TEXT PASSAGE:

◆ ◆ ◆ ◆ ◆

Stonehaven-Wyndham is a premium planned residential community in north Newmarket, developed in the late 1990s through 2000s with larger homes, above-average construction quality, planned parks and trail corridors, and strong school access. One of Newmarkets most consistently sought-after family neighbourhoods at the upper end of the market.

The Neighbourhood

Stonehaven-Wyndham is a planned residential community in the north part of Newmarket, developed primarily from the mid-1990s through the 2000s in the area north of Mulock Drive and west of Leslie Street. It was built as a premium residential community from the outset, with above-average home sizes, planned parks and open space, and a community character designed to attract the upper end of the Newmarket buyer market. The name reflects two component communities — Stonehaven to the west and Wyndham to the east — that were developed by different builders but share a common planning framework and community identity.

The neighbourhood’s position in north Newmarket puts it adjacent to the East Gwillimbury boundary, and some of the northern properties back onto or face the agricultural and residential edge of the two-municipality boundary. This north-end position means longer drives to the central Newmarket services along Yonge Street and to the Newmarket GO Station, balanced by the community’s own planned internal amenities and the proximity to the newer commercial development along Mulock Drive and the Upper Canada Mall area.

Stonehaven-Wyndham established and has maintained a reputation as one of the two or three most desirable residential areas in Newmarket, alongside Glenway Estates and the upper tier of Woodland Hill. Properties here trade at premiums over the mid-market Newmarket neighbourhoods, reflecting the construction quality, lot sizes, and planned community design that differentiate the area from the more organically grown residential fabric of the central and southern parts of the city.

The community’s planned green space network, which includes stormwater management ponds, trail corridors, and larger neighbourhood parks than were provided in earlier Newmarket developments, is one of the practical daily quality-of-life features that residents cite as a reason for the premium they paid. The outdoor infrastructure of Stonehaven-Wyndham was designed specifically for the family and lifestyle demographic it was built to attract, and it has delivered what it promised over the neighbourhood’s lifespan.

◆ ◆ ◆ ◆ ◆

DATASET ENTRIES:
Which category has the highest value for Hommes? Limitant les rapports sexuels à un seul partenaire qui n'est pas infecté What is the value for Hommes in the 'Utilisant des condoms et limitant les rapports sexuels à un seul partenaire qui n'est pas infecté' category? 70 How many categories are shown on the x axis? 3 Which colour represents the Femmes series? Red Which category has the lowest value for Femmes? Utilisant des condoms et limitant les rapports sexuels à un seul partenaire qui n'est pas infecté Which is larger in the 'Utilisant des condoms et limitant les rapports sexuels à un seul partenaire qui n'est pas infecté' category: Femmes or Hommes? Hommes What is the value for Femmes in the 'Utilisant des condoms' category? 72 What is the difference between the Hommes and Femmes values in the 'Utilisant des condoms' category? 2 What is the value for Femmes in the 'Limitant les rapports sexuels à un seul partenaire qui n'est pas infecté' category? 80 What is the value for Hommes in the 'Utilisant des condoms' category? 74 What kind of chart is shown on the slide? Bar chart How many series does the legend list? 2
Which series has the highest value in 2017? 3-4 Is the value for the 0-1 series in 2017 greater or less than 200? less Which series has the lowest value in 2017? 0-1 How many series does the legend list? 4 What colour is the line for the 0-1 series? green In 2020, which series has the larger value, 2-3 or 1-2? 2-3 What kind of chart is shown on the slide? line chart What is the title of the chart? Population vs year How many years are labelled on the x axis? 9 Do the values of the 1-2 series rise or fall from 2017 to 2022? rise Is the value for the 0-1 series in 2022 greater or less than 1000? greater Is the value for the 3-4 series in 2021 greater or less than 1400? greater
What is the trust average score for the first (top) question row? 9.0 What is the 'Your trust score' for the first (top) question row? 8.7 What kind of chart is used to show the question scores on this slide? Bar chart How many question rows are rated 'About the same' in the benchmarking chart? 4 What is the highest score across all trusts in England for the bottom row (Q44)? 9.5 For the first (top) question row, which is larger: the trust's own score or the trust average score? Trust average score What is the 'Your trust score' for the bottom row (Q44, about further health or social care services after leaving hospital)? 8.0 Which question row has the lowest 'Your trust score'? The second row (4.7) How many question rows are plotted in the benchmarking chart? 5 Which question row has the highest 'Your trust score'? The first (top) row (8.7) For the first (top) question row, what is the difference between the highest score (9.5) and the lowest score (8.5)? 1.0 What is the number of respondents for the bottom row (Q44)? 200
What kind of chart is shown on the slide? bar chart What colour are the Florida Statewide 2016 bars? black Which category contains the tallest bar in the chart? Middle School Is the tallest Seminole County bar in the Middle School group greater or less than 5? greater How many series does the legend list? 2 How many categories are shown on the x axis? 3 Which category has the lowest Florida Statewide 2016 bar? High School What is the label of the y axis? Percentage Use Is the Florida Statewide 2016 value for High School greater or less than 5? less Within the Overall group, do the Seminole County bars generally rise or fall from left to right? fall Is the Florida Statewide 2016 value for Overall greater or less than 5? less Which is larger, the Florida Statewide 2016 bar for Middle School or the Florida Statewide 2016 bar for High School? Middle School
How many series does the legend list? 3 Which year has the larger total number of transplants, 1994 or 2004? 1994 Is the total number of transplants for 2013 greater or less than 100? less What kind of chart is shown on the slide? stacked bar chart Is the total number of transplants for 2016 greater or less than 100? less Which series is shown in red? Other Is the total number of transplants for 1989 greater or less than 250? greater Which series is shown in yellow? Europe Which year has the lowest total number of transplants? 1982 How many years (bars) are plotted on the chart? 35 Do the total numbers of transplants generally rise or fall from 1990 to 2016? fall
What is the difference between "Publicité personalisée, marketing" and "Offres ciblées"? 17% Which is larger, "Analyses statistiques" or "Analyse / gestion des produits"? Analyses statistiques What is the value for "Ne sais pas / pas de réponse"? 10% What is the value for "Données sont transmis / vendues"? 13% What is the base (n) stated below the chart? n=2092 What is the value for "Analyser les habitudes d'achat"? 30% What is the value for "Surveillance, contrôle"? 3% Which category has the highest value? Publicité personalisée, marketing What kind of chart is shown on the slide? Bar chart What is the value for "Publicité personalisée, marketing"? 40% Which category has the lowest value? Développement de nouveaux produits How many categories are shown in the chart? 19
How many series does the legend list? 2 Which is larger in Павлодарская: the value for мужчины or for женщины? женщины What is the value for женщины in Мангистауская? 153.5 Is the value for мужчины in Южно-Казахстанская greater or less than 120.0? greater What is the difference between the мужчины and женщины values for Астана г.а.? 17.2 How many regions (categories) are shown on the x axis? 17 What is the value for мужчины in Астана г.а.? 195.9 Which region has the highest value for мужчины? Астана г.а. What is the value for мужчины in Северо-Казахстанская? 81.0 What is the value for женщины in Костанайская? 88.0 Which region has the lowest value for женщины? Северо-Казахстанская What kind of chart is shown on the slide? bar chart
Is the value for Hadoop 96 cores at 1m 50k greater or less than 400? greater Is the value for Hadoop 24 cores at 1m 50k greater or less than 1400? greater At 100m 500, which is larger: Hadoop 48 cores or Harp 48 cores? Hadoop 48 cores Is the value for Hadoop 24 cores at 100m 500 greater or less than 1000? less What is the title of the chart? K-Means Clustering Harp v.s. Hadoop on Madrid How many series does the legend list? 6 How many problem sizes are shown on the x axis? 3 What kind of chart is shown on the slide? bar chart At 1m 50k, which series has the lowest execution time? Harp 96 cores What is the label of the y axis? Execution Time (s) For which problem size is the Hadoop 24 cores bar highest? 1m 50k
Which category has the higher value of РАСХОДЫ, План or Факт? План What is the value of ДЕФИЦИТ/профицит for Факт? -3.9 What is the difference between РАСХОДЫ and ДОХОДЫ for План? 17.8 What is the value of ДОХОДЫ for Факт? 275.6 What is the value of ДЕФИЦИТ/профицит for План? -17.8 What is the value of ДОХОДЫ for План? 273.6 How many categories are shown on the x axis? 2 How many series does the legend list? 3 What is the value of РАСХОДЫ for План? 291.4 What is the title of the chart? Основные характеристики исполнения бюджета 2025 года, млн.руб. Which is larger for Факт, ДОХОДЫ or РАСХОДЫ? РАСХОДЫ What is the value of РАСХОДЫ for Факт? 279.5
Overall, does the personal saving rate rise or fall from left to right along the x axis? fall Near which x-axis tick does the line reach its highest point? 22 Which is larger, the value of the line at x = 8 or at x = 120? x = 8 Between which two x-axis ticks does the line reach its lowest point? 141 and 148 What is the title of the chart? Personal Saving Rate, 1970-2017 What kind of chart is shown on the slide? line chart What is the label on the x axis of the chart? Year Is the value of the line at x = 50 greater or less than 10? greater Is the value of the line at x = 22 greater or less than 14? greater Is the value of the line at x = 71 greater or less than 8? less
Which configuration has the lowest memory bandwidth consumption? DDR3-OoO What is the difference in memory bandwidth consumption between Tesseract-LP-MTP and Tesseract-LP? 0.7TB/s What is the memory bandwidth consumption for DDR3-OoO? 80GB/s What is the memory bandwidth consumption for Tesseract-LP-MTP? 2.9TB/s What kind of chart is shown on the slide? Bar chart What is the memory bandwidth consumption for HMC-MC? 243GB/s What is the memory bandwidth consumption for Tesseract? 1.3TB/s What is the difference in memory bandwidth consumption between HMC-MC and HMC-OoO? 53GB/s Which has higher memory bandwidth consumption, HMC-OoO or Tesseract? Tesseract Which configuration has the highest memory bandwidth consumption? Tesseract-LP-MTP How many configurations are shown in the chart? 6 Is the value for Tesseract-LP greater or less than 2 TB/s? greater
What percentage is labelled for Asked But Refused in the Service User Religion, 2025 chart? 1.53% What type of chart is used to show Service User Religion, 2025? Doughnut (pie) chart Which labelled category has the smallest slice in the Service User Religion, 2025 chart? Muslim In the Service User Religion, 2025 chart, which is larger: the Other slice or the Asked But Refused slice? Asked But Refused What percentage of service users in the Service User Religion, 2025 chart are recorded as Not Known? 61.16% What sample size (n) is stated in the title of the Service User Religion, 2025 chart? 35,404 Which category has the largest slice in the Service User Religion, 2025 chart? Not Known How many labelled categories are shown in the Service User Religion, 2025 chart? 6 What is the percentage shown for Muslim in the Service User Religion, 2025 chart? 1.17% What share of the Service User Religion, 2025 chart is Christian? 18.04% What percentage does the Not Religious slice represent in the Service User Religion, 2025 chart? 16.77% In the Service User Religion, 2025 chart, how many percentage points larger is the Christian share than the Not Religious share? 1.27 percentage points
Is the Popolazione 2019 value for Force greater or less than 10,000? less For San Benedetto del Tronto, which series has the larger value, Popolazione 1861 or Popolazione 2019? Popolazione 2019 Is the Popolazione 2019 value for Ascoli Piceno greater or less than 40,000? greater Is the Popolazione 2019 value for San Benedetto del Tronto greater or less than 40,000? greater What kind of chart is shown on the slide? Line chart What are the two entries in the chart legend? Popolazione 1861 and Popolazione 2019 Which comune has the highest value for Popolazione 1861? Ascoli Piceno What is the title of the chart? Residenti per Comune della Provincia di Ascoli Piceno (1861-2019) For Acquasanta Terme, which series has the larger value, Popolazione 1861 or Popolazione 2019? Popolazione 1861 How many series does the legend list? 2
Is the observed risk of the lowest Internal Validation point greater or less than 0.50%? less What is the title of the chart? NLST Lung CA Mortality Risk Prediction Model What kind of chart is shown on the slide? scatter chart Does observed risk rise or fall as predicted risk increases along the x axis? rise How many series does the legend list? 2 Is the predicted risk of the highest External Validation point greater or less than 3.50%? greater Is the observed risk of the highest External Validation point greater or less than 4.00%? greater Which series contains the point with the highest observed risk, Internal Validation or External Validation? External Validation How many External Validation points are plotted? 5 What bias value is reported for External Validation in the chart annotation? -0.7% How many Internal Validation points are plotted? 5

◆ ◆ ◆ ◆ ◆

ASSIGNED TASK: Reproduce the Stonehaven-Wyndham neighbourhood text in full, word for word, with no changes.

RESULT:
Stonehaven-Wyndham is a premium planned residential community in north Newmarket, developed in the late 1990s through 2000s with larger homes, above-average construction quality, planned parks and trail corridors, and strong school access. One of Newmarkets most consistently sought-after family neighbourhoods at the upper end of the market.

The Neighbourhood

Stonehaven-Wyndham is a planned residential community in the north part of Newmarket, developed primarily from the mid-1990s through the 2000s in the area north of Mulock Drive and west of Leslie Street. It was built as a premium residential community from the outset, with above-average home sizes, planned parks and open space, and a community character designed to attract the upper end of the Newmarket buyer market. The name reflects two component communities — Stonehaven to the west and Wyndham to the east — that were developed by different builders but share a common planning framework and community identity.

The neighbourhood’s position in north Newmarket puts it adjacent to the East Gwillimbury boundary, and some of the northern properties back onto or face the agricultural and residential edge of the two-municipality boundary. This north-end position means longer drives to the central Newmarket services along Yonge Street and to the Newmarket GO Station, balanced by the community’s own planned internal amenities and the proximity to the newer commercial development along Mulock Drive and the Upper Canada Mall area.

Stonehaven-Wyndham established and has maintained a reputation as one of the two or three most desirable residential areas in Newmarket, alongside Glenway Estates and the upper tier of Woodland Hill. Properties here trade at premiums over the mid-market Newmarket neighbourhoods, reflecting the construction quality, lot sizes, and planned community design that differentiate the area from the more organically grown residential fabric of the central and southern parts of the city.

The community’s planned green space network, which includes stormwater management ponds, trail corridors, and larger neighbourhood parks than were provided in earlier Newmarket developments, is one of the practical daily quality-of-life features that residents cite as a reason for the premium they paid. The outdoor infrastructure of Stonehaven-Wyndham was designed specifically for the family and lifestyle demographic it was built to attract, and it has delivered what it promised over the neighbourhood’s lifespan.